При всей репрессивности режима Франко, приведшего к значительным жертвам (особенно в первые годы режима), он смог обеспечить «демобилизацию» и «деполитизацию» испанской политической культуры. Одним из долгосрочных негативных последствий режима стало неприятие всего политического в обществе и снижение участия населения в политике до минимума, даже на уровне ассоциаций второго уровня, что было в несколько раз меньше уровня политического участия в странах Западной Европы. Тем не менее одним из положительных последствий такой политики Франко было то, что ко времени распада франкизма в 1975 г. поляризация общества, вызванная прошлыми деяниями режима, была заметно уменьшена. Один из опросов общественного мнения показал, что 15 % населения поддерживало режим Франко, около четверти – противостояло ему, а более половины населения – «индифферентное большинство» – было пассивным, неинформированным и не интересовалось политикой. Однако в то же самое время большинство испанцев были более расположены в пользу транзита к относительно демократическому режиму. Тем не менее их в большей степени беспокоило разрушение системы поддержания общественного порядка, как это было в соседней Португалии на волне революции. Это отсутствие поляризации и четкого определения политических предпочтений в совокупности с относительно продемократическими стремлениями и сильным желанием не допустить повторения прошлого, хорошо вписывались в процесс перехода к демократии в Испании под руководством элит. При том что демонстрации протеста, последовавшие за смертью Франко и продолжавшиеся шесть месяцев, четко свидетельствовали о невозможности дальнейшего существования авторитарного режима, после того как новоизбранный премьер-министр Адольфо Суарес четко продемонстрировал свою приверженность демократизации, и как только начались переговоры с представителями бывшей тайной оппозиции, инициированные партиями, сложилась ситуация «тактической демобилизации», которая позволила элитам действовать в рамках «политики консенсуса»[908].

Как показывали опросы общественного мнения, поддержка демократии росла по мере ее консолидации, и доля испанцев, которые соглашались с тем, что «демократия является предпочтительным способом правления» выросла с 49 % в 1980 г. до 70 % в 1985 г.; и наконец в 1990х годах дошла до уровней, сопоставимых или превышающих уровни в других западноевропейских странах. Общенациональный опрос и анализ его результатов в Испании и ряде других молодых демократий[909] ясно показывает, что поддержка демократии со стороны населения развивается в соответствии с действиями элиты: в таких странах, как Чили и Болгария, где уходящие авторитарные элиты противостояли демократизации, сторонники партий, истоки которых заложены в прошлом режиме, сопротивлялись продемократическим настроениям; и наоборот, там, где уходящая авторитарная элита конструктивно участвовала в процессе демократизации (Испания и Венгрия), отсутствовали расхождения, порожденные политической культурой, касающиеся основных подходов к демократии. Таким образом, поддержка новой конституции всем спектром политической и партийной элиты в Испании (за исключением Страны Басков) сыграла ключевую роль в формировании политической культуры в поддержку демократии. В то же самое время в отличие от гипотезы о действии «социального капитала», предложенной Робертом Патнэмом, те же национальные опросы и их анализ не выявили связи между поддержкой демократии и участием в политических ассоциациях второго уровня – за исключением политических партий (см. гл. 11 наст. изд.).
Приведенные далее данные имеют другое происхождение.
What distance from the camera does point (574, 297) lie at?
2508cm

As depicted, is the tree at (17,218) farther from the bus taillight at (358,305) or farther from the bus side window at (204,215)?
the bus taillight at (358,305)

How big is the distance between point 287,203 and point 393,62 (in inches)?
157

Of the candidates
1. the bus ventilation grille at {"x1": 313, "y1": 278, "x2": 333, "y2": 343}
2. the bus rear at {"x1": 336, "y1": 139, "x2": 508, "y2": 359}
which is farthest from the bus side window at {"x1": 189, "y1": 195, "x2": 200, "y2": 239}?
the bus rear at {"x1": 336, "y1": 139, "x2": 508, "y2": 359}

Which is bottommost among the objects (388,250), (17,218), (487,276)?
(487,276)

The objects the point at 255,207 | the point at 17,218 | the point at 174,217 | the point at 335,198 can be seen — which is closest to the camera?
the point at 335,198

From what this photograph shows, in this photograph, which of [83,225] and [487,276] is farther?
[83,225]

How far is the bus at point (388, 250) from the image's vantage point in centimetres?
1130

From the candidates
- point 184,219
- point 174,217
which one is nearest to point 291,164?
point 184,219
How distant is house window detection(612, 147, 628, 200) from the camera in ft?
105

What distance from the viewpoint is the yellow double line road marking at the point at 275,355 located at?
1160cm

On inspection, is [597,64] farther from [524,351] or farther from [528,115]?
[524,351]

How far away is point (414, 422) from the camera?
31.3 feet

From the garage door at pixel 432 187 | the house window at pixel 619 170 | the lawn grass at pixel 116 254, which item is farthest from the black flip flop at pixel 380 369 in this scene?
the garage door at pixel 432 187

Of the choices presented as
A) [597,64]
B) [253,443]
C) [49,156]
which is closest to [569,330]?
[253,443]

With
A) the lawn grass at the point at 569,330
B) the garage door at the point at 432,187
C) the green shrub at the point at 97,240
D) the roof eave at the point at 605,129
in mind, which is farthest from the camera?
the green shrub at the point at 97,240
Линии политических разделов, основанные на религии, региональном национализме и, в меньшей степени, на социальных классах, продолжают оказывать влияние на электоральное поведение. Эти подходы также находятся под влиянием поведения политических элит, что прослеживается на примере связи между предпочтениями в отношении структуры государства и позиций по этому вопросу, занимаемых различными политическими партиями. Четкая разница между сторонниками региональных националистических партий и общенациональных испанских партий видна не только в анализе опросов общественного мнения, но и среди тех, кто поддерживает различные регионально-националистские партии, так как они артикулируют различные мнения в отношении структуры государства (и даже в отношении своей идентичности, противопоставляя множественные и частично совпадающие идентичности националистской и даже локальной идентичности), – что развивается в строгом соответствии с позицией, занимаемой политической элитой. При том что представляется крайне сложным охарактеризовать взаимосвязь между элитой и партиями, с одной стороны, выборы отдают предпочтение партиям, которые наиболее тесно связаны с их национальной идентичностью и предпочтениями касательно государственной структуры; с другой стороны, партийная элита помогает формировать эти предпочтения; анализ же линий политического раздела дает более четкие представления о значимости роли политической элиты.
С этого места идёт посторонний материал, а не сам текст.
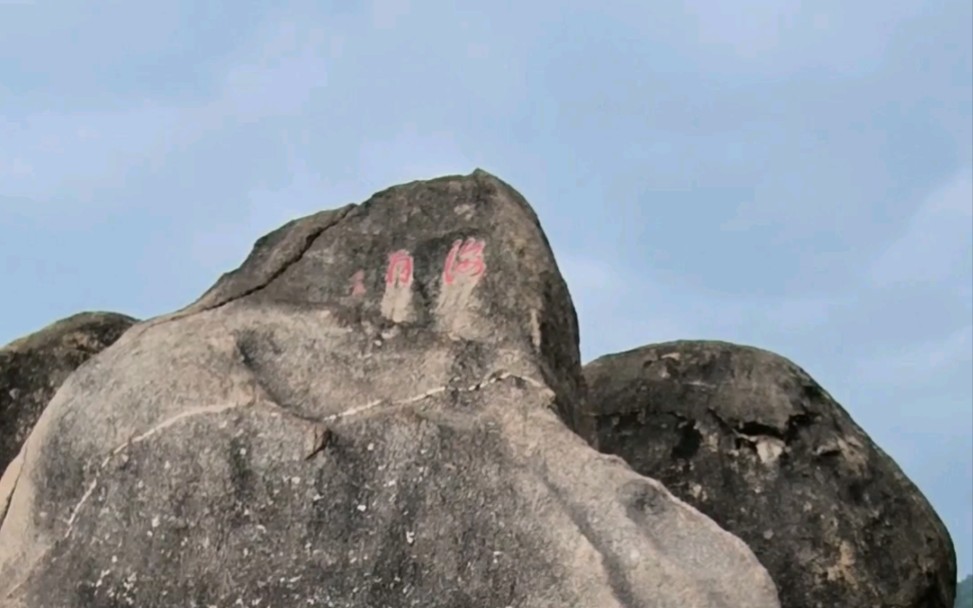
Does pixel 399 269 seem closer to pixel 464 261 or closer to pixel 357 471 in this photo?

На протяжении длительного времени религия играла определяющую роль в испанской политике. В ходе гражданской войны 1930х годов произошло жесткое столкновение сторонников традиционно важной роли католической церкви в Испании и атеистов и антиклерикалов. В ходе первых демократических выборов вопрос религии вновь стал определяющим фактором, влиявшим на политические предпочтения (третьим по значимости после партийного фактора и фактора отношения кандидата от партии к премьер-министру). Однако в ходе последовавших двух десятилетий роль религии значительно снизилась и уже не являлась для избирателей определяющим фактором выбора между левыми и правыми партиями. В некоторой степени это было последствием значительной секуляризации испанского общества, произошедшей с начала 1970х годов, при том что количество участников опроса общественного мнения в стране, определивших себя как «воцерковленных католиков», снизилось с 64 % в 1970 г. до 32 % в 2002 г. Это во многом было результатом строгого отказа партий от обсуждения вопросов, связанных с религией. Тем не менее после выборов 2000 г. правящая партия стала открыто использовать дискуссии по религиозным вопросам для достижения своих политических целей и правительство Хосе Мария Аснара вновь ввело обязательное изучение богословия в государственных школах впервые с начала транзита к демократии. Данные опроса общественного мнения 2004 г. показали, что такое изменение позиции элит отразилось на электорате и его предпочтениях: процент вариативности голосования (если устранить влияние стандартных социально-экономических факторов), зависящий от двух переменных (по отношению к религии) возрос с 0 % в 1993 г. до 15 % в 2004 г. Таким образом, после продолжительного периода упадка роль религиозного фактора вновь возросла. Это показывает, что партийные элиты стали занимать примирительные позиции по вопросам религии в период «политики консенсуса», а также наличие политически нейтральной позиции церкви в этот ключевой период транзита. Наличие таких позиций сыграло важную роль в консолидации демократии в Испании.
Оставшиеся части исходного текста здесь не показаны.